En fait, les cas de brûlés sont divisés en quatre catégories. Il y a d’abord la brûlure au premier degré. Elle est la moins grave parmi toutes les autres et constitue moins de danger pour le patient. Son pronostic vital n’est pas engagé et ‘’la cicatrisation spontanée se fait en deux à trois jours, sans séquelle’’. Il y a ensuite le deuxième degré superficiel un peu plus grave, mais qui n’atteint pas le derme, mais affecte la membrane basale.

Puis vient le deuxième degré profond, assez critique, puisqu’il y a ‘’une destruction quasi totale de l’épiderme dont il ne reste que les annexes dans l’épaisseur d’un derme qui est partiellement lésé’’, relève le Tunisien Kamel Ben Mahmoud Baccar dans sa thèse soutenue le  25 juillet 2001. Enfin, arrive le troisième degré, le plus grave. Il y a là une destruction du derme, sans possibilité de régénération spontanée. Il faut donc compter sur des méthodes artificielles pour refaire la peau.

Toutes ces considérations dépendent de la température et du temps d’exposition. Les lésions cutanées apparaissent à partir de 44°C. Mais à partir de 60°, intervient la coagulation immédiate des protéines, avec mort cellulaire.  Par ailleurs, les endroits touchés participent également à la gravité ou non de la situation. Il existe des zones sensibles telles que la face, le thorax, l’abdomen, les parties génitales et les membres. ‘’Les brûlures localisées à la face sont à l’origine d’un œdème monstrueux qui est d’autant plus grave que la brûlure atteint le plancher buccal. Cet œdème peut devenir obstructif et entraîner l’asphyxie chez le patient. Ce risque est plus grand lors des brûlures circulaires du cou’’, souligne M. Mbodji dans son travail.

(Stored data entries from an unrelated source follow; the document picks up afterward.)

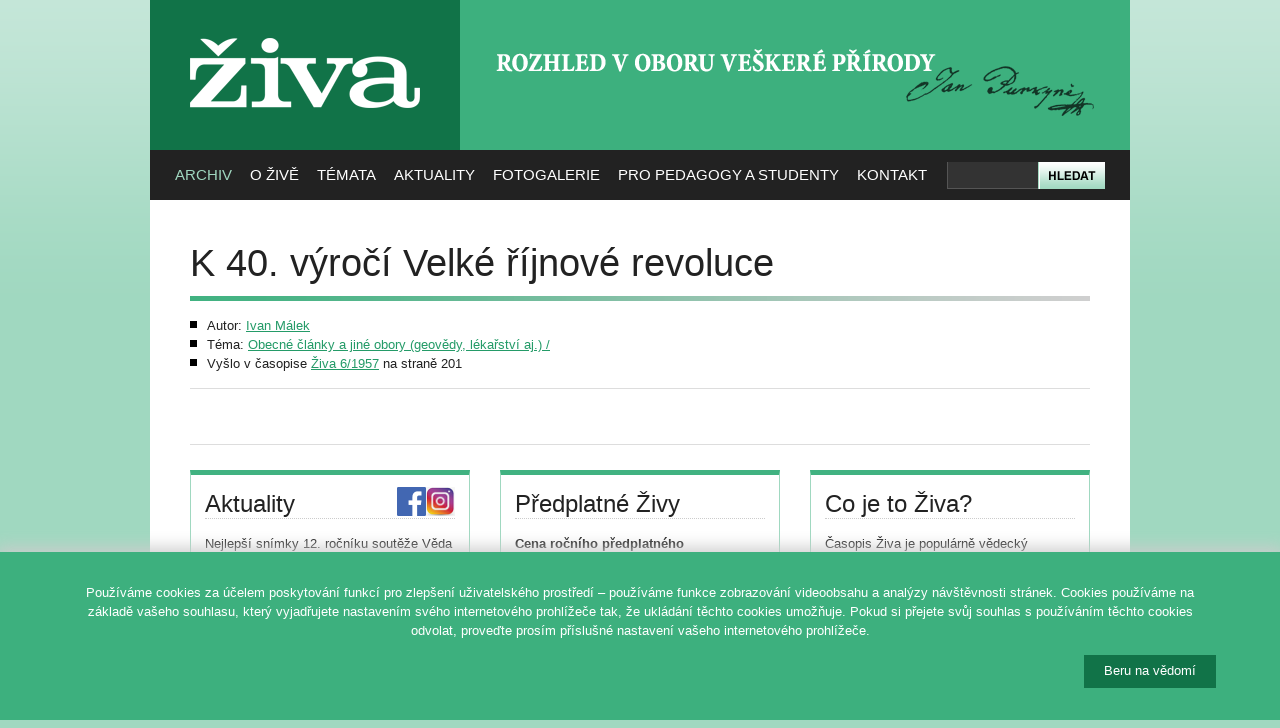

--- FILE ---
content_type: application/javascript
request_url: https://ziva.avcr.cz/js/dropdown.js
body_size: 259
content:
// JavaScript Document
startList = function() {
if (document.all&&document.getElementById) {
navRoot = document.getElementById("nav");
for (i=0; i<navRoot.childNodes.length; i++) {
node = navRoot.childNodes[i];
if (node.nodeName=="LI") {
node.onmouseover=function() {
this.className+=" over";
  }
  node.onmouseout=function() {
  this.className=this.className.replace(" over", "");
   }
   }
  }
 }
}
window.onload=startList;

Quant aux membres, lorsque les brûlures sont profondes et circulaires, il se produit un effet de garrot qui réduit la circulation sanguine, entraînant une baisse de l’oxygénation des tissus de l’organe en dessous. L’âge de la victime est aussi un facteur décisif. ‘’Un patient d’âge mûr qui a plus de 20% de surface cutanée brûlée rentre dans le cadre de la gravité. Plus de 10% de surface cutanée brûlée, si c’est un âge extrême de la vie, c’est-à-dire un enfant âgé de moins de 10 ans ou une personne âgée de plus de 60 ou 65 ans, il rentre dans le cadre de la gravité’’, explique Dr Mouhamadou Mansour Fall, brûlologue anesthésiste-réanimateur à l’hôpital Principal de Dakar.

Les conséquences  de la brûlure

Cependant, ce sont surtout les infections qui compliquent la tâche. ‘’Elle représente  la principale cause de mortalité chez les grands brûlés et le principal facteur de morbidité. L’origine de l’infection est liée à une rupture de la barrière cutanée, une translocation de germe et une dépression immunitaire’’, fait remarquer Mbodji dans sa thèse.

À court terme, le brûlé peut connaître une insuffisance rénale aigue précoce secondaire. Il y a aussi des risques de maladies respiratoires liés à une atteinte du poumon due à des lésions de celui-ci, ou bien suite à une inhalation de fumée ou à la résorption de certains liquides. À moyen et court terme, il faut redouter la dénutrition qui ‘’contribue à l’accentuation du  déficit immunitaire et empêche le processus de cicatrisation de la peau’’.

S’y ajoutent les infections, les complications sur le plan fonctionnel (comme la perturbation du fonctionnement normal du cou, de la bouche, des paupières, des membres), l’aspect esthétique, sans oublier le risque de cancérisation. D’où la nécessité d’agir vite.